Tutti fanno festa fino al grande evento del 19 marzo con enormi fantocci bruciati nelle principali piazze della città. Durante l’anno pittori e artigiani locali si preparano alla festa costruendo i ninots, giganteschi pupazzi allegorici in legno, cartone, cera e stoffa, veri capolavori artistici che vengono fatti ardere in piazza in un immenso rogo seguito da musica e schiamazzi. Il gesto di bruciare ha una chiara e antica simbologia contadina: il fuoco esorcizza l’inverno, il male, il vecchio e invoca l’arrivo della primavera, del nuovo, della vita. La festa dei roghi Fallas, dal latino facula, torcia, ricorda l’antica usanza dei falegnami della zona che celebravano il loro patrono, San Giuseppe, bruciando le strutture di legno.
Poi la tradizione si modificò e le semplici strutture furono addobbate con vecchi abiti e fatte bruciare in piazza come pupazzi, che ricordavano da vicino personaggi famosi da deridere e condannare. Oggi i ninots rappresentano personalità della politica, della cultura e dello spettacolo, volti più o meno noti della città, ridicolizzati con toni esagerati e caricaturali. Troneggiano ovunque come statue monumentali, alte dai 15 ai 25 metri: ogni piazza cittadina, dal centro alla periferia, ne ospita almeno due, una grande e una più piccola per i bambini, che vengono montate su alti piedistalli il giorno 15, la mattina della Plantà. Ogni quartiere è rappresentato dai propri comitati che coordinano l’opera degli artisti e della banda musicale, organizzano lotterie, concorsi gastronomici e raccolgono soldi.

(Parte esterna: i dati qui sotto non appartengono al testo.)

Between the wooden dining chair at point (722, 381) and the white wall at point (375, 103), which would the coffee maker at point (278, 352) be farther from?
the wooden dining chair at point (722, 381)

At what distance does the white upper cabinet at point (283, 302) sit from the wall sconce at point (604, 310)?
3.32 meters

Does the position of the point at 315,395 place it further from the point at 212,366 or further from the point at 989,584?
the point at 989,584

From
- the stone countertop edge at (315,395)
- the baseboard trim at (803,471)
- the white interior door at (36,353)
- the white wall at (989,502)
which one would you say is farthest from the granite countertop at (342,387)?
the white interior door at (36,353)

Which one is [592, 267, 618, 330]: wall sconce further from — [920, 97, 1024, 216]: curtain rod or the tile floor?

Nel frattempo uomini e donne dei diversi rioni, falleros e falleras, partecipano alla festa indossando costosi vestiti tradizionali (ricchi di perle, pettini dorati, ventagli di seta, corsetti, mantiglie e scarpe in tessuto) e offrendo i fiori alla patrona della città, la Virgen de los Desamparados. Ogni giorno, alle due del pomeriggio, nella piazza del Municipio si assiste alla Mascletà, un vero bombardamento di fuochi pirotecnici e di petardi colorati, mentre la giornata del 18 marzo termina con il grande spettacolo pirotecnico, la nit del foc, quando un numero impressionante di fuochi d’artificio e di bengala scoppia nel cielo della città e la illumina a giorno.

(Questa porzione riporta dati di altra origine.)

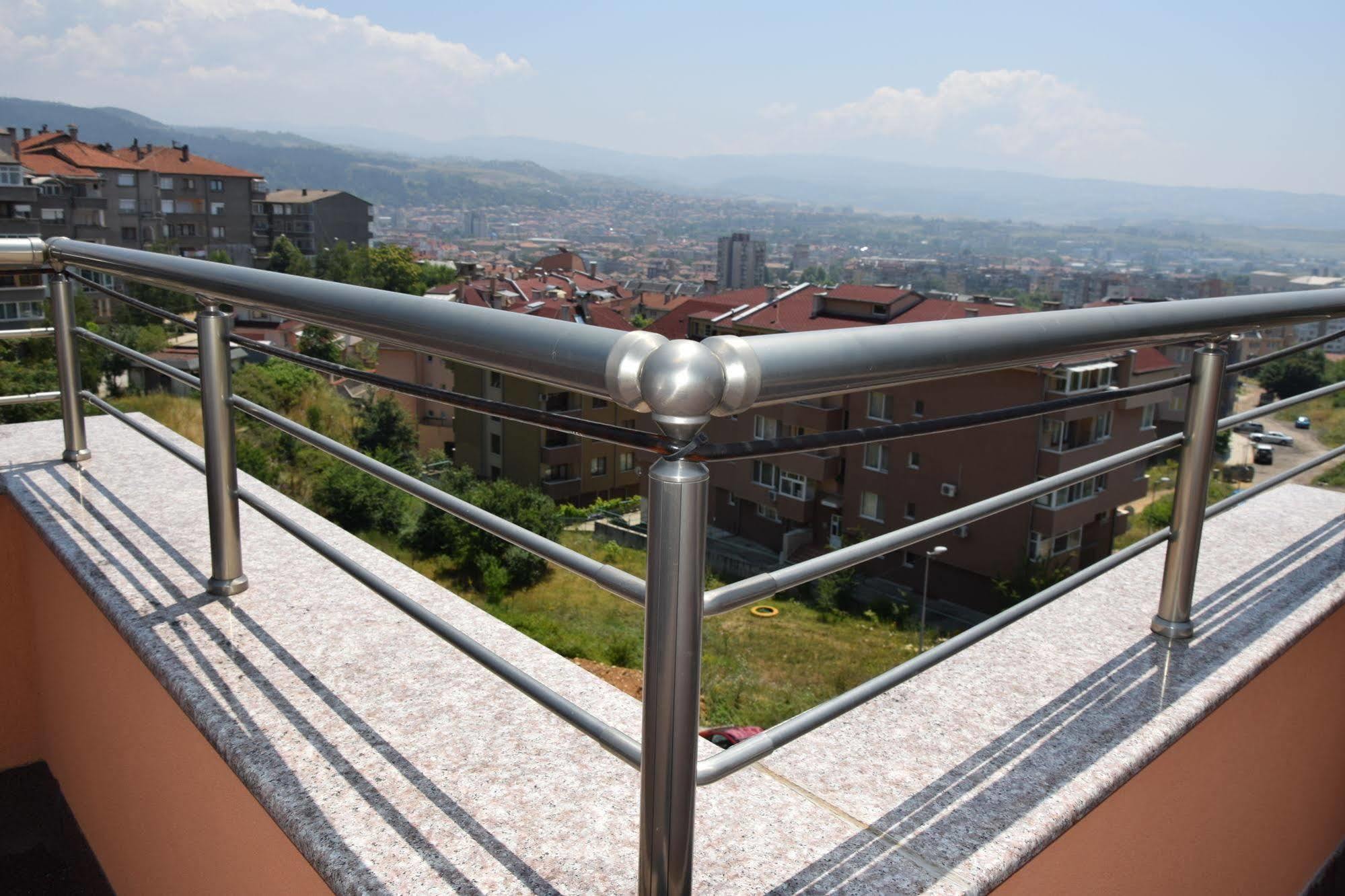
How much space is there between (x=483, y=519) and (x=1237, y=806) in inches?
53.6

Il giorno 19 la festa è al suo apice e la città esplode in un crescendo di canti, musiche e rumori, mentre una giuria premia il fantoccio più bello e fantasioso, l’indultat, che, risparmiato dalle fiamme, verrà portato nello storico museo de Las Fallas della città. È impossibile sfuggire all’atmosfera coinvolgente della festa, che termina con l’accensione dei roghi, la Cremà: il lavoro di un anno intero brucia in pochi minuti e la città, stracolma di valenziani, visitatori e curiosi, viene investita da una pioggia di colori, di fuoco e di polvere. Ovunque, l’odore di fumo si mescola al profumo di cioccolato e dei buñuelos, i dolci fritti, tipici delle feste.